Poor update rate for PWM tools

Basic Information:

Printer Model: Custom CoreXZ laser
MCU / Printerboard: Octopus V1.1 F446 (non-pro)
Host / SBC: RPI4 4GB

logs-20260308-124004.zip (8.7 KB)

Describe your issue:

I am attempting to do a simple raster at 200mm/s, but the XZ steppers keep stuttering as more PWM updates occur. It does eventually finish with no errors thrown, but it looks horrible. I am using the pwm_tool for laser power and have a pin to enable the laser. I have tried PWM frequencies of 30khz, 25khz, and 1khz with the same result. Hard/soft PWM also has no effect. I have checked the system load in Mainsail, but the host and MCU are both under 10%. I also tried setting baud rate to 500k, but that had no effect either. Though unsupported here, I have also tried Kalico firmware, but that has the same problem.

This problem is only visible on raster engravings where there are a lot of PWM updates.

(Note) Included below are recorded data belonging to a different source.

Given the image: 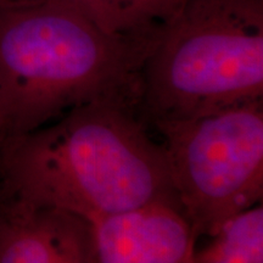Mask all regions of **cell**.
<instances>
[{"label":"cell","instance_id":"8992f818","mask_svg":"<svg viewBox=\"0 0 263 263\" xmlns=\"http://www.w3.org/2000/svg\"><path fill=\"white\" fill-rule=\"evenodd\" d=\"M0 263H95L90 222L0 189Z\"/></svg>","mask_w":263,"mask_h":263},{"label":"cell","instance_id":"5b68a950","mask_svg":"<svg viewBox=\"0 0 263 263\" xmlns=\"http://www.w3.org/2000/svg\"><path fill=\"white\" fill-rule=\"evenodd\" d=\"M89 222L95 263H193L197 236L176 203L155 200Z\"/></svg>","mask_w":263,"mask_h":263},{"label":"cell","instance_id":"9c48e42d","mask_svg":"<svg viewBox=\"0 0 263 263\" xmlns=\"http://www.w3.org/2000/svg\"><path fill=\"white\" fill-rule=\"evenodd\" d=\"M42 3V0H0V10L20 8V6L32 5Z\"/></svg>","mask_w":263,"mask_h":263},{"label":"cell","instance_id":"3957f363","mask_svg":"<svg viewBox=\"0 0 263 263\" xmlns=\"http://www.w3.org/2000/svg\"><path fill=\"white\" fill-rule=\"evenodd\" d=\"M263 100V0H184L141 74L147 126Z\"/></svg>","mask_w":263,"mask_h":263},{"label":"cell","instance_id":"52a82bcc","mask_svg":"<svg viewBox=\"0 0 263 263\" xmlns=\"http://www.w3.org/2000/svg\"><path fill=\"white\" fill-rule=\"evenodd\" d=\"M80 12L101 31L133 39H159L184 0H42Z\"/></svg>","mask_w":263,"mask_h":263},{"label":"cell","instance_id":"6da1fadb","mask_svg":"<svg viewBox=\"0 0 263 263\" xmlns=\"http://www.w3.org/2000/svg\"><path fill=\"white\" fill-rule=\"evenodd\" d=\"M134 105L99 101L0 147V189L94 217L163 200L179 205L163 147Z\"/></svg>","mask_w":263,"mask_h":263},{"label":"cell","instance_id":"7a4b0ae2","mask_svg":"<svg viewBox=\"0 0 263 263\" xmlns=\"http://www.w3.org/2000/svg\"><path fill=\"white\" fill-rule=\"evenodd\" d=\"M157 41L107 34L52 2L0 10V147L83 105L139 108Z\"/></svg>","mask_w":263,"mask_h":263},{"label":"cell","instance_id":"277c9868","mask_svg":"<svg viewBox=\"0 0 263 263\" xmlns=\"http://www.w3.org/2000/svg\"><path fill=\"white\" fill-rule=\"evenodd\" d=\"M197 240L263 197V100L151 124Z\"/></svg>","mask_w":263,"mask_h":263},{"label":"cell","instance_id":"ba28073f","mask_svg":"<svg viewBox=\"0 0 263 263\" xmlns=\"http://www.w3.org/2000/svg\"><path fill=\"white\" fill-rule=\"evenodd\" d=\"M207 238L202 249H195L193 263H262V201L228 217Z\"/></svg>","mask_w":263,"mask_h":263}]
</instances>
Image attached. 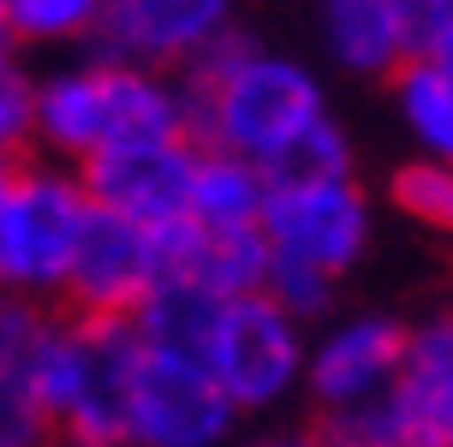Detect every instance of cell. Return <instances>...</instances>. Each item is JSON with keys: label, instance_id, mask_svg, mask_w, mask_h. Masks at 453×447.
Masks as SVG:
<instances>
[{"label": "cell", "instance_id": "obj_12", "mask_svg": "<svg viewBox=\"0 0 453 447\" xmlns=\"http://www.w3.org/2000/svg\"><path fill=\"white\" fill-rule=\"evenodd\" d=\"M394 424L400 447H453V304L406 322Z\"/></svg>", "mask_w": 453, "mask_h": 447}, {"label": "cell", "instance_id": "obj_11", "mask_svg": "<svg viewBox=\"0 0 453 447\" xmlns=\"http://www.w3.org/2000/svg\"><path fill=\"white\" fill-rule=\"evenodd\" d=\"M191 167H197V143L191 137H143V143L102 150L96 161L78 167V179H84V197L96 209L161 233V227L185 221Z\"/></svg>", "mask_w": 453, "mask_h": 447}, {"label": "cell", "instance_id": "obj_1", "mask_svg": "<svg viewBox=\"0 0 453 447\" xmlns=\"http://www.w3.org/2000/svg\"><path fill=\"white\" fill-rule=\"evenodd\" d=\"M180 89H185V132H191V143L245 156L263 173L274 167V156L293 137H304L322 113H334L317 66L257 42L245 24H233L203 60H191L180 72Z\"/></svg>", "mask_w": 453, "mask_h": 447}, {"label": "cell", "instance_id": "obj_6", "mask_svg": "<svg viewBox=\"0 0 453 447\" xmlns=\"http://www.w3.org/2000/svg\"><path fill=\"white\" fill-rule=\"evenodd\" d=\"M257 233L269 245V263L311 268L340 287L376 245V197L358 185V173L269 185Z\"/></svg>", "mask_w": 453, "mask_h": 447}, {"label": "cell", "instance_id": "obj_24", "mask_svg": "<svg viewBox=\"0 0 453 447\" xmlns=\"http://www.w3.org/2000/svg\"><path fill=\"white\" fill-rule=\"evenodd\" d=\"M239 447H322L317 429H269V435H250Z\"/></svg>", "mask_w": 453, "mask_h": 447}, {"label": "cell", "instance_id": "obj_25", "mask_svg": "<svg viewBox=\"0 0 453 447\" xmlns=\"http://www.w3.org/2000/svg\"><path fill=\"white\" fill-rule=\"evenodd\" d=\"M418 60H430V66H435V72H441V78L453 84V24L441 30V36H435L430 48H424V54H418Z\"/></svg>", "mask_w": 453, "mask_h": 447}, {"label": "cell", "instance_id": "obj_13", "mask_svg": "<svg viewBox=\"0 0 453 447\" xmlns=\"http://www.w3.org/2000/svg\"><path fill=\"white\" fill-rule=\"evenodd\" d=\"M161 274H185L215 298H245V292H263V281H269V245L257 227L203 233V227L180 221L161 227Z\"/></svg>", "mask_w": 453, "mask_h": 447}, {"label": "cell", "instance_id": "obj_23", "mask_svg": "<svg viewBox=\"0 0 453 447\" xmlns=\"http://www.w3.org/2000/svg\"><path fill=\"white\" fill-rule=\"evenodd\" d=\"M394 24H400L406 54H424V48L453 24V0H394Z\"/></svg>", "mask_w": 453, "mask_h": 447}, {"label": "cell", "instance_id": "obj_17", "mask_svg": "<svg viewBox=\"0 0 453 447\" xmlns=\"http://www.w3.org/2000/svg\"><path fill=\"white\" fill-rule=\"evenodd\" d=\"M388 102H394V119L406 132L411 156L418 161H448L453 167V84L430 60L411 54L406 66L388 78Z\"/></svg>", "mask_w": 453, "mask_h": 447}, {"label": "cell", "instance_id": "obj_27", "mask_svg": "<svg viewBox=\"0 0 453 447\" xmlns=\"http://www.w3.org/2000/svg\"><path fill=\"white\" fill-rule=\"evenodd\" d=\"M0 12H6V0H0ZM0 42H6V30H0Z\"/></svg>", "mask_w": 453, "mask_h": 447}, {"label": "cell", "instance_id": "obj_26", "mask_svg": "<svg viewBox=\"0 0 453 447\" xmlns=\"http://www.w3.org/2000/svg\"><path fill=\"white\" fill-rule=\"evenodd\" d=\"M346 447H400V442H346Z\"/></svg>", "mask_w": 453, "mask_h": 447}, {"label": "cell", "instance_id": "obj_28", "mask_svg": "<svg viewBox=\"0 0 453 447\" xmlns=\"http://www.w3.org/2000/svg\"><path fill=\"white\" fill-rule=\"evenodd\" d=\"M0 167H6V156H0Z\"/></svg>", "mask_w": 453, "mask_h": 447}, {"label": "cell", "instance_id": "obj_14", "mask_svg": "<svg viewBox=\"0 0 453 447\" xmlns=\"http://www.w3.org/2000/svg\"><path fill=\"white\" fill-rule=\"evenodd\" d=\"M48 311L24 298H0V447H48L42 394H36V340Z\"/></svg>", "mask_w": 453, "mask_h": 447}, {"label": "cell", "instance_id": "obj_19", "mask_svg": "<svg viewBox=\"0 0 453 447\" xmlns=\"http://www.w3.org/2000/svg\"><path fill=\"white\" fill-rule=\"evenodd\" d=\"M102 24V0H6L0 30L6 48H90Z\"/></svg>", "mask_w": 453, "mask_h": 447}, {"label": "cell", "instance_id": "obj_4", "mask_svg": "<svg viewBox=\"0 0 453 447\" xmlns=\"http://www.w3.org/2000/svg\"><path fill=\"white\" fill-rule=\"evenodd\" d=\"M84 215L90 197L78 167H60L48 156L6 161L0 167V298L54 311Z\"/></svg>", "mask_w": 453, "mask_h": 447}, {"label": "cell", "instance_id": "obj_8", "mask_svg": "<svg viewBox=\"0 0 453 447\" xmlns=\"http://www.w3.org/2000/svg\"><path fill=\"white\" fill-rule=\"evenodd\" d=\"M406 352V322L394 311H346L322 316L304 346V381L298 394L311 400L317 424H334L346 412H364L394 394Z\"/></svg>", "mask_w": 453, "mask_h": 447}, {"label": "cell", "instance_id": "obj_2", "mask_svg": "<svg viewBox=\"0 0 453 447\" xmlns=\"http://www.w3.org/2000/svg\"><path fill=\"white\" fill-rule=\"evenodd\" d=\"M143 137H191L185 132V89L167 72H143L108 54L60 60L36 72V119H30V156L60 167H84L102 150L143 143Z\"/></svg>", "mask_w": 453, "mask_h": 447}, {"label": "cell", "instance_id": "obj_16", "mask_svg": "<svg viewBox=\"0 0 453 447\" xmlns=\"http://www.w3.org/2000/svg\"><path fill=\"white\" fill-rule=\"evenodd\" d=\"M263 197H269V179L257 161L226 156V150H197L185 221L203 227V233H245L263 221Z\"/></svg>", "mask_w": 453, "mask_h": 447}, {"label": "cell", "instance_id": "obj_3", "mask_svg": "<svg viewBox=\"0 0 453 447\" xmlns=\"http://www.w3.org/2000/svg\"><path fill=\"white\" fill-rule=\"evenodd\" d=\"M143 340L119 316L48 311L36 340V394L60 447H126V388Z\"/></svg>", "mask_w": 453, "mask_h": 447}, {"label": "cell", "instance_id": "obj_10", "mask_svg": "<svg viewBox=\"0 0 453 447\" xmlns=\"http://www.w3.org/2000/svg\"><path fill=\"white\" fill-rule=\"evenodd\" d=\"M156 281H161V233H150V227H137V221H119V215L90 203L54 311L119 316L126 322Z\"/></svg>", "mask_w": 453, "mask_h": 447}, {"label": "cell", "instance_id": "obj_7", "mask_svg": "<svg viewBox=\"0 0 453 447\" xmlns=\"http://www.w3.org/2000/svg\"><path fill=\"white\" fill-rule=\"evenodd\" d=\"M239 412L226 405L203 358L143 346L126 388V447H233Z\"/></svg>", "mask_w": 453, "mask_h": 447}, {"label": "cell", "instance_id": "obj_15", "mask_svg": "<svg viewBox=\"0 0 453 447\" xmlns=\"http://www.w3.org/2000/svg\"><path fill=\"white\" fill-rule=\"evenodd\" d=\"M317 12V36L328 48V60L352 78H394L411 54L400 42L394 24V0H311Z\"/></svg>", "mask_w": 453, "mask_h": 447}, {"label": "cell", "instance_id": "obj_18", "mask_svg": "<svg viewBox=\"0 0 453 447\" xmlns=\"http://www.w3.org/2000/svg\"><path fill=\"white\" fill-rule=\"evenodd\" d=\"M215 311H221V298H215V292H203L197 281H185V274H161L126 322H132V335L143 340V346L191 352V358H197V346H203Z\"/></svg>", "mask_w": 453, "mask_h": 447}, {"label": "cell", "instance_id": "obj_21", "mask_svg": "<svg viewBox=\"0 0 453 447\" xmlns=\"http://www.w3.org/2000/svg\"><path fill=\"white\" fill-rule=\"evenodd\" d=\"M346 173H358L352 132L340 126L334 113H322L311 132L293 137V143L274 156V167H269L263 179H269V185H293V179H346Z\"/></svg>", "mask_w": 453, "mask_h": 447}, {"label": "cell", "instance_id": "obj_22", "mask_svg": "<svg viewBox=\"0 0 453 447\" xmlns=\"http://www.w3.org/2000/svg\"><path fill=\"white\" fill-rule=\"evenodd\" d=\"M30 119H36V72L19 48L0 42V156H30Z\"/></svg>", "mask_w": 453, "mask_h": 447}, {"label": "cell", "instance_id": "obj_9", "mask_svg": "<svg viewBox=\"0 0 453 447\" xmlns=\"http://www.w3.org/2000/svg\"><path fill=\"white\" fill-rule=\"evenodd\" d=\"M239 24V0H102L96 54L180 78Z\"/></svg>", "mask_w": 453, "mask_h": 447}, {"label": "cell", "instance_id": "obj_5", "mask_svg": "<svg viewBox=\"0 0 453 447\" xmlns=\"http://www.w3.org/2000/svg\"><path fill=\"white\" fill-rule=\"evenodd\" d=\"M304 346H311V328L298 316H287L269 292H245V298H221L197 358L239 418H263L298 400Z\"/></svg>", "mask_w": 453, "mask_h": 447}, {"label": "cell", "instance_id": "obj_20", "mask_svg": "<svg viewBox=\"0 0 453 447\" xmlns=\"http://www.w3.org/2000/svg\"><path fill=\"white\" fill-rule=\"evenodd\" d=\"M388 203H394V215L430 227L435 239L453 245V167L448 161H418V156L400 161L388 173Z\"/></svg>", "mask_w": 453, "mask_h": 447}]
</instances>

Cuts turn out very good at 3mm/s and have zero problems, so I know it is an update rate problem.

While I know LaserGRBL and Marlin exist, Klipper makes things much easier. If I need to, I could switch, but would rather get Klipper working instead.

Welcome Clinery,

interesting problem. Could you post pictures of your raster engravings?

Here is a video the slow part of a raster I did yesterday uploaded to my youtube (very large video file size from my phone): https://youtube.com/shorts/y3aMfIpWJM0

1 Like

Could you upload your .svg, .dxf, or whatever file you used for that engraving in the video?

I’m not sure I quite follow what is happening.
But:

So, whatever is happening here, it is not the MCU side issue, and it is not a steppers can’t keep up with update events.

Where hardware PWM is cheaper from the MCU perspective, at this rate (10k events per second on this chip CLOCK_FREQ=180000000 MCU=stm32f446xx ), it should not matter at all.

I think the G-code example and/or emergency shutdown M112 during the event (and log of that shutdown) can help.
As far as I understand, from the current PWM_TOOL code, there are no movement pauses.

Hope that explainssomething,
-Timofey


For example, if I run Klipper in batch mode and try to schedule 2 PWM updates:

G1 Y140 X0 F740
SET_PIN PIN=laser VALUE=0.5
SET_PIN PIN=laser VALUE=0.4
G1 Y280 X0 F740

It will produce this:

queue_step oid=3 interval=3041 count=654 add=0
queue_step oid=6 interval=3041 count=654 add=0
queue_digital_out oid=0 clock=1506863796 on_ticks=3000
queue_digital_out oid=0 clock=1506863796 on_ticks=2400
queue_step oid=3 interval=3040 count=556 add=0
queue_step oid=6 interval=3040 count=556 add=0

So, there is no pause, motors are still moving, and 2 updates are scheduled.
Where 2 PWM updates are placed in the MCU’s queue, along with scheduled steps, and they will be applied one by one, and I guess, it will crash in this case.

You mentioned LaserGRBL. Did you try this engraving with LaserWeb?

Turns out this was actually user-error, but thanks for the help and suggestions as they helped me arrive at the solution. I looked at the generated microcontroller commands and see that it does queue the PWM between step commands, but those have wildly varying intervals, which I assume also means wildly varying speeds, and thus the gcode is commanding different speeds.

I am using RayForge to generate the gcode and it outputs G1/G0/G1/M4/G1/M5 sequences for each raster segment. I replaced each G1/G0/G1 sequence with a single G1 and that solves the problem. It did not slow down even once with the high PWM updates, and I even did a faster run (about 400mm/s) and it didn’t falter.

Example of problematic gcode segment:

...
M5
G1 X127.22 Y38.393 F12000
G0 X127.24 Y38.333
G1 X126.744 Y38.333 F12000
M4 S698    ; SET_PIN PIN=laser VALUE=0.698
G1 X125.436 Y38.333 F12000
M5         ; SET_PIN PIN=laser VALUE=0
...

Example of good gcode segment:

...
M5
G1 X126.744 Y38.333 F12000
M4 S698    ; SET_PIN PIN=laser VALUE=0.698
G1 X125.436 Y38.333 F12000
M5         ; SET_PIN PIN=laser VALUE=0
...

LaserWeb might be able to generate better gcode, but I am already familiar with RayForge and have it setup mostly properly. Also, it does good beam width compensation so my cut parts are more accurate.